Simple car parking ratios, like those previously given in PPG13, are the norm, but in reality parking demand results from the interplay of a number of factors:
- overall travel demand
- car driver mode share
- duration of stay
- degree of allocation between different land uses/occupiers.
Where necessary, more detailed assessments of parking demand can be prepared to challenge local authority standards.
Ownership and use
Looking at residential development, research carried out by Phil Jones Associates (PJA) in the mid-2000s for the government, based on Census data, found that residential car parking demand varies considerably (see Table 1).
|Location||Rural areas higher demand than urban|
|Dwelling type||Houses higher demand than flats (of same size)|
|Dwelling size||More rooms/bedrooms, more cars|
|Tenure||Owner occupied higher than rented|
The research found that there is a strong desire to own cars if the household could afford it, and that under-provision of parking is ineffective in limiting car ownership, unless local on-street parking is limited or tightly controlled. This research partly led to the change to minimum standards.
Essex County Council was one of the first authorities to make this change in 2009, setting a simple 1 space/1 bed, 2 spaces/2+ beds, plus visitor spaces. Garages are not included, because research has shown they are seldom used for car parking.
Other authorities have taken a more evidence-based approach to the problem. In 2010, PJA undertook research for Dudley Metropolitan Borough Council which resulted in standards that reflected observed car ownership levels while allowing for growth. The UK is only mid-table when it comes to owning cars and so it is reasonable to assume that car ownership may rise, at least in relatively unconstrained areas.
In the Dudley research an annual growth rate in car ownership (for owner-occupied houses) of 1.2% was assumed, based on surveys carried out in 2010, and with a design horizon of 2025 an overall increase of 20% in parking demand formed the basis of the new standards.
Since that research was carried out, car ownership data from the 2011 Census allows initial assessments of growth over the past 10 years. This revealed that in fact, in Dudley the actual increase in car ownership for owner-occupied houses has been less than assumed, at 0.7% pa, but clearly growth is still occurring.

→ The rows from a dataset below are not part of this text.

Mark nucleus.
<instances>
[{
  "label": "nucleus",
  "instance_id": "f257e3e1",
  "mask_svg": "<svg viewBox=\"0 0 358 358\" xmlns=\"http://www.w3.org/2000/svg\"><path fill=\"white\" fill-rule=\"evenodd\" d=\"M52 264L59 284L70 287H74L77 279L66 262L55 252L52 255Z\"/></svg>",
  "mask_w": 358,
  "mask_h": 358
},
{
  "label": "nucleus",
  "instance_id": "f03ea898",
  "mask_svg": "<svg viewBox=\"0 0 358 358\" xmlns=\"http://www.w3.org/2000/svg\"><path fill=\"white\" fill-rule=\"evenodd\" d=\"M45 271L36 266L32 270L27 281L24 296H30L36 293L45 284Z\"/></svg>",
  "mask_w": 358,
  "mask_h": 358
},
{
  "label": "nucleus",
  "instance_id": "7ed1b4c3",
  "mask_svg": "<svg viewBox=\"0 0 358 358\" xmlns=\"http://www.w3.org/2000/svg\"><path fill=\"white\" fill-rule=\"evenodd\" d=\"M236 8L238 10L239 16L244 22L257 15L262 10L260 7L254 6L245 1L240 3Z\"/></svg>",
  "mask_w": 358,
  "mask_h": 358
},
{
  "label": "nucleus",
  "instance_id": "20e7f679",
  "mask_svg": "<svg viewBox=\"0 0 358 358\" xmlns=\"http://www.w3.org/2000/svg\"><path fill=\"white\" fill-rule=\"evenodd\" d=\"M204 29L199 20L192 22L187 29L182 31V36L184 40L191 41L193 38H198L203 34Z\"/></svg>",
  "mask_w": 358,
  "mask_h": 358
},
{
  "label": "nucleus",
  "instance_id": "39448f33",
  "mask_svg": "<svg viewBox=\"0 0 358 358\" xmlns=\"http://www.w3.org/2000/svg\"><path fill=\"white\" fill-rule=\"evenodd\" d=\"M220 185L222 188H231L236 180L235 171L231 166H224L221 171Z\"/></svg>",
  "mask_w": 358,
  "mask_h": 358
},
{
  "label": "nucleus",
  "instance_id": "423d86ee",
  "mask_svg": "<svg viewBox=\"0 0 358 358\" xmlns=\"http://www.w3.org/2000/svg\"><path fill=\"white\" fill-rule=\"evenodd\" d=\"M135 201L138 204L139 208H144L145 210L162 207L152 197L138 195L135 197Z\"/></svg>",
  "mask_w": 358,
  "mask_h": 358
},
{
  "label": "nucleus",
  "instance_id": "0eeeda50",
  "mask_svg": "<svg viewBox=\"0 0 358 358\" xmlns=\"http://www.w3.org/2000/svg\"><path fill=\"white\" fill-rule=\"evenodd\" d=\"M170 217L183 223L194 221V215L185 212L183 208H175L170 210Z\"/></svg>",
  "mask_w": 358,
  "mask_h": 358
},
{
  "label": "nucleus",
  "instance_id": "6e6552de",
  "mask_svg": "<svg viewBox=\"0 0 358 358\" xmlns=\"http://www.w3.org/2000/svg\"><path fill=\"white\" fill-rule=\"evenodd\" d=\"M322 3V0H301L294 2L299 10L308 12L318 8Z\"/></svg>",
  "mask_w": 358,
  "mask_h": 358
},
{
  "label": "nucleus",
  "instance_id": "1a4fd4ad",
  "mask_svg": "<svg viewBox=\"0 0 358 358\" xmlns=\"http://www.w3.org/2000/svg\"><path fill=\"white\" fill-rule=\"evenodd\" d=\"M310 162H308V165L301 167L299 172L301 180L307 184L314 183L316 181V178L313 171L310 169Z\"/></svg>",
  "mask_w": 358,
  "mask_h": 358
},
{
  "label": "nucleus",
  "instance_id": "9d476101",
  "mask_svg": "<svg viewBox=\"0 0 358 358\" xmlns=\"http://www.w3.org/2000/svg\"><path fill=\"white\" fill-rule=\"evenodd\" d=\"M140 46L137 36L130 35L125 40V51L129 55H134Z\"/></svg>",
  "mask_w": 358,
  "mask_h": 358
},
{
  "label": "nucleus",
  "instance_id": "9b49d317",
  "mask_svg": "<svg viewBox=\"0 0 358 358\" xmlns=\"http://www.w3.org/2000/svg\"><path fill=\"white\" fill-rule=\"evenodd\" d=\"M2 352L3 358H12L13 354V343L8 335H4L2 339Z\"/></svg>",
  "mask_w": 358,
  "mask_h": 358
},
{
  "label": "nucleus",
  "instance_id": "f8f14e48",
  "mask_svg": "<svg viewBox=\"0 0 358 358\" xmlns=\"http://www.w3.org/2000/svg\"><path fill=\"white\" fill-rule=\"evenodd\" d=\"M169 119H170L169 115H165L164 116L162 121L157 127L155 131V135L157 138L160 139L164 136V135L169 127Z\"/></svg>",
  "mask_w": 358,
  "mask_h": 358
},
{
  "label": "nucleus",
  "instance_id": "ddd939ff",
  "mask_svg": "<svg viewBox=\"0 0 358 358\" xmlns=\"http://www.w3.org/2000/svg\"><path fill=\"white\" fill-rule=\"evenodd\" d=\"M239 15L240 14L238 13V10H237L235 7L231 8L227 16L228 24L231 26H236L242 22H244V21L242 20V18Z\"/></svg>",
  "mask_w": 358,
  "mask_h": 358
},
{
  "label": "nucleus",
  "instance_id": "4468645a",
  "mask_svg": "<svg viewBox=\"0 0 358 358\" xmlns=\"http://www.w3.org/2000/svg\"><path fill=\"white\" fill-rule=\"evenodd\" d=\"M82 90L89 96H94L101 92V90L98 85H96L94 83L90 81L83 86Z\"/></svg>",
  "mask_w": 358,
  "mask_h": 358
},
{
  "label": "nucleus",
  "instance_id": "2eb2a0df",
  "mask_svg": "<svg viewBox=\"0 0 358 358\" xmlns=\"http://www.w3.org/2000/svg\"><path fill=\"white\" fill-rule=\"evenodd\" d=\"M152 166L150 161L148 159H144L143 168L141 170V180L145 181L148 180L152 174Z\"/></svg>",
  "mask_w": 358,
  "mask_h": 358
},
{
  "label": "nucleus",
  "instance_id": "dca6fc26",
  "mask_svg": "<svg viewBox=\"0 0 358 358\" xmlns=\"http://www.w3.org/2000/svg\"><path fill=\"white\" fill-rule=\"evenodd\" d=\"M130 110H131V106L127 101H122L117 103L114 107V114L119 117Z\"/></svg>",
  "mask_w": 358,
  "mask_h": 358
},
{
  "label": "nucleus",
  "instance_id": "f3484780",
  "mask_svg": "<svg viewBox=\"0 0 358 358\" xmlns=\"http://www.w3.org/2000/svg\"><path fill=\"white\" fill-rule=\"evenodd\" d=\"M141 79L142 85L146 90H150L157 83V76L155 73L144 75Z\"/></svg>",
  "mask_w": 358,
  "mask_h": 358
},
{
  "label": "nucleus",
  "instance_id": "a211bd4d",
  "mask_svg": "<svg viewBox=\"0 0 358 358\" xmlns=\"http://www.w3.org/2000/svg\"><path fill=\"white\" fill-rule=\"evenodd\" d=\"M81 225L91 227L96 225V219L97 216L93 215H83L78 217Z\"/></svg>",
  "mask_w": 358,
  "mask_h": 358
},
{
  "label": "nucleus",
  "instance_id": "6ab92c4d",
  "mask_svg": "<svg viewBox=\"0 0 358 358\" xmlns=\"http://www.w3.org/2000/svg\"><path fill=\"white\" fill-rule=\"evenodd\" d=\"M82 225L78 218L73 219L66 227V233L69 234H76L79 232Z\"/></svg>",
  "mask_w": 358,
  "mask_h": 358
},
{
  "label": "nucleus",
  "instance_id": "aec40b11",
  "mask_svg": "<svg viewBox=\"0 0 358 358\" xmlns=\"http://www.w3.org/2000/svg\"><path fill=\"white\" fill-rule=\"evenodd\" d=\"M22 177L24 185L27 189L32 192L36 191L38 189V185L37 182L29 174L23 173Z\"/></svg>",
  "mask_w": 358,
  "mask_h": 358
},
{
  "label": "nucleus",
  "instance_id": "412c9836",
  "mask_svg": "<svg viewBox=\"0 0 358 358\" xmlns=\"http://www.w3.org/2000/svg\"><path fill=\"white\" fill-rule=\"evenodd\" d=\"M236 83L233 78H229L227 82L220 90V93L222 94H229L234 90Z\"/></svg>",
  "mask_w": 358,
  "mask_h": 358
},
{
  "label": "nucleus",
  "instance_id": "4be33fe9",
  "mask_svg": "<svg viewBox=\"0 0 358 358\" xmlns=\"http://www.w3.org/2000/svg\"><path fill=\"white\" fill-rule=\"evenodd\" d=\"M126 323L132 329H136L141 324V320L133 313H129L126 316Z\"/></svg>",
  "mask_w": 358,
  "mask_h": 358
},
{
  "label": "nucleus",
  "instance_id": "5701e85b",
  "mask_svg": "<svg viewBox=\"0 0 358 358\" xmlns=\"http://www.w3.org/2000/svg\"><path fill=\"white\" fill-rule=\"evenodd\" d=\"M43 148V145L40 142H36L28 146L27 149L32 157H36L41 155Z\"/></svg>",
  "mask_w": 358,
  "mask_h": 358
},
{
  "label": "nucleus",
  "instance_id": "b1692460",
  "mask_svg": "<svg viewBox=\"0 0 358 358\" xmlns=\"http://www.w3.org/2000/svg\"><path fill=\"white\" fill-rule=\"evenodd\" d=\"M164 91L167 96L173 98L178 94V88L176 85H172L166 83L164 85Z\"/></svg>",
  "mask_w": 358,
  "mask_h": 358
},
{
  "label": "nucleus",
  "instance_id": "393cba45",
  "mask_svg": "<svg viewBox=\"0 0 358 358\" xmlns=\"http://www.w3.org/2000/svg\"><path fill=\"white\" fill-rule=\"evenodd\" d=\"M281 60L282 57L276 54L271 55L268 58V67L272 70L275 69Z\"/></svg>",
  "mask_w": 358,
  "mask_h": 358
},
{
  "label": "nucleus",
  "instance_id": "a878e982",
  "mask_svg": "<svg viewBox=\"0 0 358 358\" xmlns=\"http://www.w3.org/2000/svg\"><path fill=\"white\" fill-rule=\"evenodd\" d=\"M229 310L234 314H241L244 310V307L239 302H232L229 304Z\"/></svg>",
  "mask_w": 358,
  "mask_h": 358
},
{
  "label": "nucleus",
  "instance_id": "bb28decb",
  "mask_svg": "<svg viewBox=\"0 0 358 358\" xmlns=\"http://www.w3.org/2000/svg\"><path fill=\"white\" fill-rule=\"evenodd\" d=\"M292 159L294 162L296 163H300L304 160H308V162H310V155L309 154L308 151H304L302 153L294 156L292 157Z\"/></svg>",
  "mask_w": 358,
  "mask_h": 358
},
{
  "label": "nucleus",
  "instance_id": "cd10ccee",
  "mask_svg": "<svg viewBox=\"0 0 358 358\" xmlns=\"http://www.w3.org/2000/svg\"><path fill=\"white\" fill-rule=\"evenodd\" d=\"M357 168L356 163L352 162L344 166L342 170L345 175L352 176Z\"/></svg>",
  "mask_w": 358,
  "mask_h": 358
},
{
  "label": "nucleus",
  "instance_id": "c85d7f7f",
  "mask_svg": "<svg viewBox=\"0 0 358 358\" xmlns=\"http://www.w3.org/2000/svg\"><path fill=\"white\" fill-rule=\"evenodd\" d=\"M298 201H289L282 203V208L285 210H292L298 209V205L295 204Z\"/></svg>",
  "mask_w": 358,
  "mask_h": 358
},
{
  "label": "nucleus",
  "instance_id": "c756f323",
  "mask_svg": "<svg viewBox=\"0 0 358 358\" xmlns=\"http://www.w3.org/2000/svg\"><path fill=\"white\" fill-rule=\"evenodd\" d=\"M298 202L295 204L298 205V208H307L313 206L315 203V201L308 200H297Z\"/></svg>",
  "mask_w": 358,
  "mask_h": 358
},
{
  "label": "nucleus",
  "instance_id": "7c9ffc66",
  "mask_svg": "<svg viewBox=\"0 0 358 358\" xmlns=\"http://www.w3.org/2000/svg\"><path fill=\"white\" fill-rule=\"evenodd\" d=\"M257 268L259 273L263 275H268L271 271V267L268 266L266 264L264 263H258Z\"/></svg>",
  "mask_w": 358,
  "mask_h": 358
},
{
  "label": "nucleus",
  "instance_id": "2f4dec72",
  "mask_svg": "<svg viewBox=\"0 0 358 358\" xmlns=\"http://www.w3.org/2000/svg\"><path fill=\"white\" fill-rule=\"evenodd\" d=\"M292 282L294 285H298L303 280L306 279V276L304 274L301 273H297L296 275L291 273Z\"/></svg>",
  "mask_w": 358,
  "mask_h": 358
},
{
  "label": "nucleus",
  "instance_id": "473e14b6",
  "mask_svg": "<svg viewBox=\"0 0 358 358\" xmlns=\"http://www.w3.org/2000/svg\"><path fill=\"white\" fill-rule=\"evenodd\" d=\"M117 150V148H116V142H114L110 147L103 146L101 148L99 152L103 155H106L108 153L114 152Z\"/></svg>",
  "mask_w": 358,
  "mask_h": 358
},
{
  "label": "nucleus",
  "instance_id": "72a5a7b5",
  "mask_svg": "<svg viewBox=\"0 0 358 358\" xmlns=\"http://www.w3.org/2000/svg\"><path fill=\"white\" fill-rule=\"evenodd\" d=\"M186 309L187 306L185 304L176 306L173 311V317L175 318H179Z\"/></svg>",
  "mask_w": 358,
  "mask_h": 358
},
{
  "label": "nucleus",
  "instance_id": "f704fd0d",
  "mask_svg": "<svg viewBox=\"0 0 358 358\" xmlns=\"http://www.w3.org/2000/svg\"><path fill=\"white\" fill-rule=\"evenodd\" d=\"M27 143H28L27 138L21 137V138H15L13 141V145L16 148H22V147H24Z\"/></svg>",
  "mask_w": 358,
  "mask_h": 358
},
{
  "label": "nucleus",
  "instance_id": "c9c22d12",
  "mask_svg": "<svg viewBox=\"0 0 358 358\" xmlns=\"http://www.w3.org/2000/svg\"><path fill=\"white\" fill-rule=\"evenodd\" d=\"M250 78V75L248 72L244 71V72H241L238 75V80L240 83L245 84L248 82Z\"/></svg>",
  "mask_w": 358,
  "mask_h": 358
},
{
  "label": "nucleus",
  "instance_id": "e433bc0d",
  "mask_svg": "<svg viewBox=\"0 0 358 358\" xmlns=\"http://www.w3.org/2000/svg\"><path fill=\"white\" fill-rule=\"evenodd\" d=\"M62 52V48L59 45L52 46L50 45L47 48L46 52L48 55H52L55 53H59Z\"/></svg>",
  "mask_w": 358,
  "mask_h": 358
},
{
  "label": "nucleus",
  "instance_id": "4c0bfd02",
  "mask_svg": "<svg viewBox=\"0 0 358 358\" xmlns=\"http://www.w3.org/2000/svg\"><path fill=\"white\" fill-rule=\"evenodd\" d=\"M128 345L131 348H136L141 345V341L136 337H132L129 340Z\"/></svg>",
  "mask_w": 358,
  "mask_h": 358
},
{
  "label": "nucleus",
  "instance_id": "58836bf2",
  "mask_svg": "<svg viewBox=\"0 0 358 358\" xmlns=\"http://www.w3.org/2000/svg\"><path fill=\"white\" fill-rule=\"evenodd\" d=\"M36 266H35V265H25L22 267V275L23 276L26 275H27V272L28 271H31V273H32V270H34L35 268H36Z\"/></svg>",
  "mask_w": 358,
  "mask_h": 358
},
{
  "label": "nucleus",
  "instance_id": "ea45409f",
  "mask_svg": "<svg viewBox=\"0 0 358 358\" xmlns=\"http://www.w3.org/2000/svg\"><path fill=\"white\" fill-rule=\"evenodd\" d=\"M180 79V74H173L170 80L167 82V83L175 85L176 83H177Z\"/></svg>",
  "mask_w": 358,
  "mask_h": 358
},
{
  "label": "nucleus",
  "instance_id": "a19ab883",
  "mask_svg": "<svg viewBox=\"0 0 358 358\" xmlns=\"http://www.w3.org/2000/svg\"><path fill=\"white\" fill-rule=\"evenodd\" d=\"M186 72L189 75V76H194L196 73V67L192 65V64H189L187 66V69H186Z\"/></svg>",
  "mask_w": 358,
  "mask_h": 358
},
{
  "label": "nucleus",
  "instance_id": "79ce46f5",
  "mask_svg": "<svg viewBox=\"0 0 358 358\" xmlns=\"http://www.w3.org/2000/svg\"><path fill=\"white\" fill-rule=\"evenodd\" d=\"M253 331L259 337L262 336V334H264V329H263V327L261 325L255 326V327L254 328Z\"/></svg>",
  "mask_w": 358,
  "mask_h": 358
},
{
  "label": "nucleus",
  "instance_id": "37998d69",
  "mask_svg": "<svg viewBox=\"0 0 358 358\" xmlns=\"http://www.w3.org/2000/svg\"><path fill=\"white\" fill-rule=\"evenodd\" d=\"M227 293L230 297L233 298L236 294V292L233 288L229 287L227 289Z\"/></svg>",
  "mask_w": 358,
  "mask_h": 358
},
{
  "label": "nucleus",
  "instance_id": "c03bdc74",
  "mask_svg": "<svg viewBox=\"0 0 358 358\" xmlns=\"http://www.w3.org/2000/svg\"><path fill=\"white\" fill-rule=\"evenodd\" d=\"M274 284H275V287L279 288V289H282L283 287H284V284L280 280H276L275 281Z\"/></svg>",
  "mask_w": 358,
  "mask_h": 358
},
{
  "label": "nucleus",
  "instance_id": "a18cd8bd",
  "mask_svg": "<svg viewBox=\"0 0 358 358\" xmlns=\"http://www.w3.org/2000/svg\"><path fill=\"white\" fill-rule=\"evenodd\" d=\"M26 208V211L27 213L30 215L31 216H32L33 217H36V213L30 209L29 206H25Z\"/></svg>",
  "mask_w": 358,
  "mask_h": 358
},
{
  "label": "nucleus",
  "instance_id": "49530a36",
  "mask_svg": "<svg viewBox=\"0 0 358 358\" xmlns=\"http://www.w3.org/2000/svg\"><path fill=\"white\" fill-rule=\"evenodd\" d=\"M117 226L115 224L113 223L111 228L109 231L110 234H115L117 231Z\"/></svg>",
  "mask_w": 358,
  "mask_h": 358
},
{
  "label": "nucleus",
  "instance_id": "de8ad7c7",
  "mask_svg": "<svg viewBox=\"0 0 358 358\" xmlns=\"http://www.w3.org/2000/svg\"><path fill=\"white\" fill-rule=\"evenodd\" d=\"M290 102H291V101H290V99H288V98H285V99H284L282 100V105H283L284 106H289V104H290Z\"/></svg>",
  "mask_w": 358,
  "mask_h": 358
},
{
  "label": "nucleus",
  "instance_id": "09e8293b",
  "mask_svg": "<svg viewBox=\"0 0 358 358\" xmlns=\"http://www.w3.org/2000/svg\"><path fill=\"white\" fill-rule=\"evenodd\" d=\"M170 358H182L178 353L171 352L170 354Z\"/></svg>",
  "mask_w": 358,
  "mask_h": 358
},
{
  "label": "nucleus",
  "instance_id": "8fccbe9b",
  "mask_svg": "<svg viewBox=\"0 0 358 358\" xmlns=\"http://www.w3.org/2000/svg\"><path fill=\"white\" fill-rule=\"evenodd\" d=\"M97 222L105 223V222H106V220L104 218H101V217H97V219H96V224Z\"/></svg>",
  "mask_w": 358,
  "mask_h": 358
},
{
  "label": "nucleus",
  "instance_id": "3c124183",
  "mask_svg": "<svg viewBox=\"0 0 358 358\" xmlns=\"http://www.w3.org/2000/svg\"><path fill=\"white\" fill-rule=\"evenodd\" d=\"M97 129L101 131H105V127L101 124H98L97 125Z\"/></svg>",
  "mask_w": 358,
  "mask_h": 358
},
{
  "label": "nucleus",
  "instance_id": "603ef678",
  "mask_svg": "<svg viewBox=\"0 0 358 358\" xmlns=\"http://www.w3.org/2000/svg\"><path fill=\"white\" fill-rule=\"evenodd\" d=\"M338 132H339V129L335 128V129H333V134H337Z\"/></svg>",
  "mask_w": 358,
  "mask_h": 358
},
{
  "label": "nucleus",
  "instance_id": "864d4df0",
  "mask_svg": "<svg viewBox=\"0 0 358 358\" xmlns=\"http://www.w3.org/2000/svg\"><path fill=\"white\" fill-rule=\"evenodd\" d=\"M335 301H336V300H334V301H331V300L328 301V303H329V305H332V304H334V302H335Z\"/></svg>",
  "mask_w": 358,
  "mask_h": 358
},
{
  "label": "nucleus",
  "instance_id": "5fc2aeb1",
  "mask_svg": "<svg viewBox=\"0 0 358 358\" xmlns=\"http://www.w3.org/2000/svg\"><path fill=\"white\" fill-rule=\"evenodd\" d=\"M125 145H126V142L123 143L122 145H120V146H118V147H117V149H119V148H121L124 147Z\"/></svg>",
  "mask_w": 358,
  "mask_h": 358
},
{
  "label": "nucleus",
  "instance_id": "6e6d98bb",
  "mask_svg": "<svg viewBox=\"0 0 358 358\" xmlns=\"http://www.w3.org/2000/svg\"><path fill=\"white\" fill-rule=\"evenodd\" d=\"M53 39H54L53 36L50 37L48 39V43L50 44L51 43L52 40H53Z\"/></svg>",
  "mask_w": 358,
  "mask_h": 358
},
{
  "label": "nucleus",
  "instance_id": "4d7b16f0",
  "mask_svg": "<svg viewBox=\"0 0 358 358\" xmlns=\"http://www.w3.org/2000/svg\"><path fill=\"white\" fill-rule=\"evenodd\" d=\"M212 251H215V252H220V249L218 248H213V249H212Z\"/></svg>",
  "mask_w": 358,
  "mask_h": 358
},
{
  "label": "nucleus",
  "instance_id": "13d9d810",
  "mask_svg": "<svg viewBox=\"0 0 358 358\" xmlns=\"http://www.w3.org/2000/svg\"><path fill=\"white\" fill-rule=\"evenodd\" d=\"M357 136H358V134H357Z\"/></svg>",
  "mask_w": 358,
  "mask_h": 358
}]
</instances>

The equivalent figure for England is similar at 0.8% pa, but there are local variations. Birmingham has seen 1% growth, while Southwark in inner London has seen a decline of 0.5%.
As noted by Essex, however, it is not just the number of spaces but their design that is important. Rear parking courts, reviled by CABE, are not just inefficient in space terms; they are often underused by residents, who prefer to keep their car in sight at the front or side of the property.
The research also highlighted the value of shared parking areas, for use not only by visitors but by households with high numbers of cars. The most efficient way of providing these may be wider streets with clearly defined bays to prevent parking on footways.
However, just because most households aspire to own a car, increasing car ownership does not necessarily lead to increased car use. Traffic growth has generally been below Department for Transport forecasts over recent years, particularly in urban areas. Traffic in London peaked in the 1990s and has been declining since, mainly due to improved public transport and restrictions on destination car parking – although anecdotally there may be a concern that it may be impossible to find a place to park on the return to home.
In conclusion, getting parking right is complex. Changes in central policy may have left local authorities confused about whether to use parking as a tool to reduce car travel, or to prevent on-street congestion occuring. Developers need to understand the options, decide what is right for them and build a robust case, based on sound data.